Excerpts from a spatial dataset:
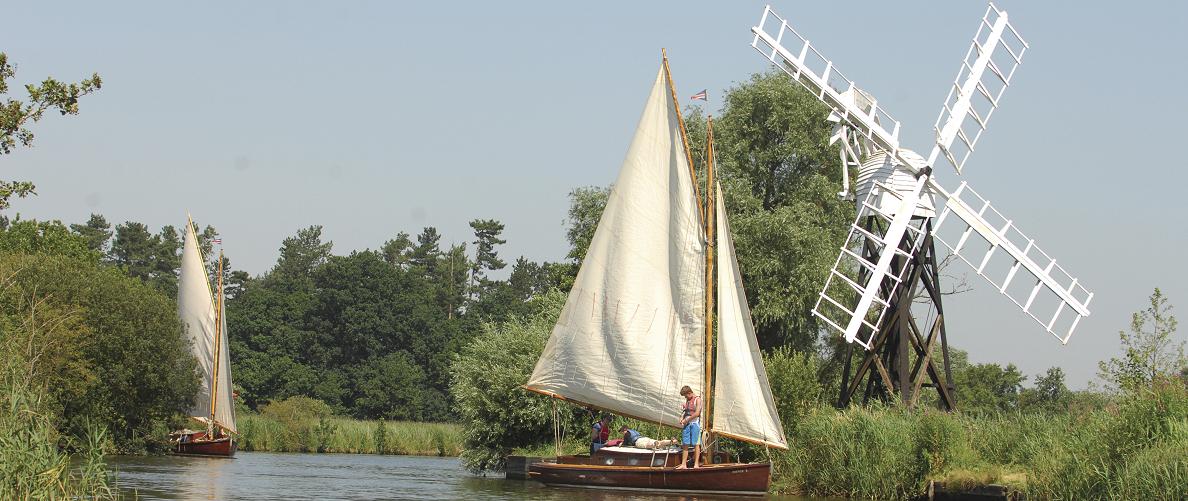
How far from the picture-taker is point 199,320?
5619cm

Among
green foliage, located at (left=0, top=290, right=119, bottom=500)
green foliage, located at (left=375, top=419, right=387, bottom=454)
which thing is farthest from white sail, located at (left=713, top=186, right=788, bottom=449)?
green foliage, located at (left=375, top=419, right=387, bottom=454)

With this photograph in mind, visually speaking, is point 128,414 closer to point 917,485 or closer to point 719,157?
point 719,157

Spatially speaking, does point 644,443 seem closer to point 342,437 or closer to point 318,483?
point 318,483

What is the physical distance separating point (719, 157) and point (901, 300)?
12436mm

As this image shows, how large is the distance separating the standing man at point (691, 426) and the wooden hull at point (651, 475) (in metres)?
0.34

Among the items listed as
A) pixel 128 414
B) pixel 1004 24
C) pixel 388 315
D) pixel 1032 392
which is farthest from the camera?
pixel 388 315

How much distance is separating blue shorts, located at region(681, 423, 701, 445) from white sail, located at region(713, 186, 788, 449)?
60cm

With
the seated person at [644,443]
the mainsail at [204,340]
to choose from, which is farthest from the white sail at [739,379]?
the mainsail at [204,340]

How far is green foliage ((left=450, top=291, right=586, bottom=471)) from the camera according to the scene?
39938 mm

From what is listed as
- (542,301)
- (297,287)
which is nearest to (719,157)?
(542,301)

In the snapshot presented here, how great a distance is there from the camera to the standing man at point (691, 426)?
29586mm

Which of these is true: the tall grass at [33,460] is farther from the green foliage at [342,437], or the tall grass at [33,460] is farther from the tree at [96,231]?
the tree at [96,231]

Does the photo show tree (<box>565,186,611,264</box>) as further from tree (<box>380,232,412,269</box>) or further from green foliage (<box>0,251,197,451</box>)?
tree (<box>380,232,412,269</box>)

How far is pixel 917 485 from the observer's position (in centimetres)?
2819
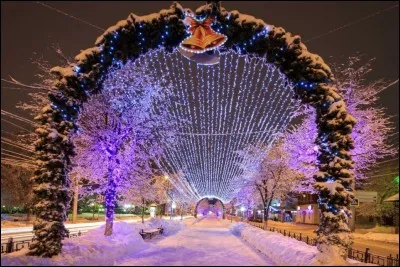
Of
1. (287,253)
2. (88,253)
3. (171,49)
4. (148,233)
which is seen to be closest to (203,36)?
(171,49)

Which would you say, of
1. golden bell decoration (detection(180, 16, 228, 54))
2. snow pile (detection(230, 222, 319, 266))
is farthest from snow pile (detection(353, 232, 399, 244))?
golden bell decoration (detection(180, 16, 228, 54))

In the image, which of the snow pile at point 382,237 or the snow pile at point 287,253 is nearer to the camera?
the snow pile at point 287,253

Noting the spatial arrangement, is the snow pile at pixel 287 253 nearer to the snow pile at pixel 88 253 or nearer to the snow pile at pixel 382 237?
the snow pile at pixel 88 253

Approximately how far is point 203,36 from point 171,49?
4.12ft

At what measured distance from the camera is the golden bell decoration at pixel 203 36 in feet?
49.7

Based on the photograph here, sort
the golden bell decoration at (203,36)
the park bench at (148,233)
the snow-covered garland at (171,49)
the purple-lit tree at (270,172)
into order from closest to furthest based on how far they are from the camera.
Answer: the snow-covered garland at (171,49) < the golden bell decoration at (203,36) < the park bench at (148,233) < the purple-lit tree at (270,172)

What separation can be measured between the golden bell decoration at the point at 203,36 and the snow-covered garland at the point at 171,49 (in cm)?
21

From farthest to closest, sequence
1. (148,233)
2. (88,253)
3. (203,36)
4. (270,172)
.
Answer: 1. (270,172)
2. (148,233)
3. (203,36)
4. (88,253)

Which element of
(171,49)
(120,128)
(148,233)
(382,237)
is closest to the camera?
(171,49)

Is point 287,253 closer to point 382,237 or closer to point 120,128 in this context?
point 120,128

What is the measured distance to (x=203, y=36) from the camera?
50.3ft

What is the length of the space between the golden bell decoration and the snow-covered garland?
0.21 m

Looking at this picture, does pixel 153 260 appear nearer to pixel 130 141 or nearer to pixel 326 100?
pixel 326 100

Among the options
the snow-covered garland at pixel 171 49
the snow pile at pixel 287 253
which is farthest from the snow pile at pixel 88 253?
the snow pile at pixel 287 253
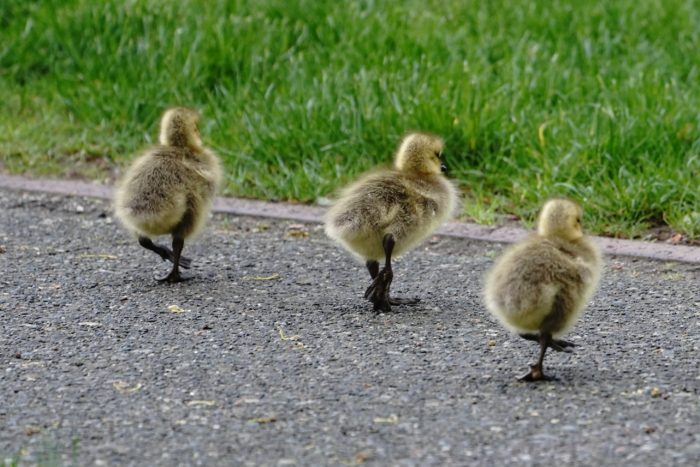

What you should do - Copy the part of the entries that opens with the line containing "Among the options" and runs through the end of the entries, omitting any pictures.

The result -
Among the options
the snow-covered garland at pixel 171 49
the snow pile at pixel 287 253
which is farthest from the snow pile at pixel 88 253?
the snow pile at pixel 287 253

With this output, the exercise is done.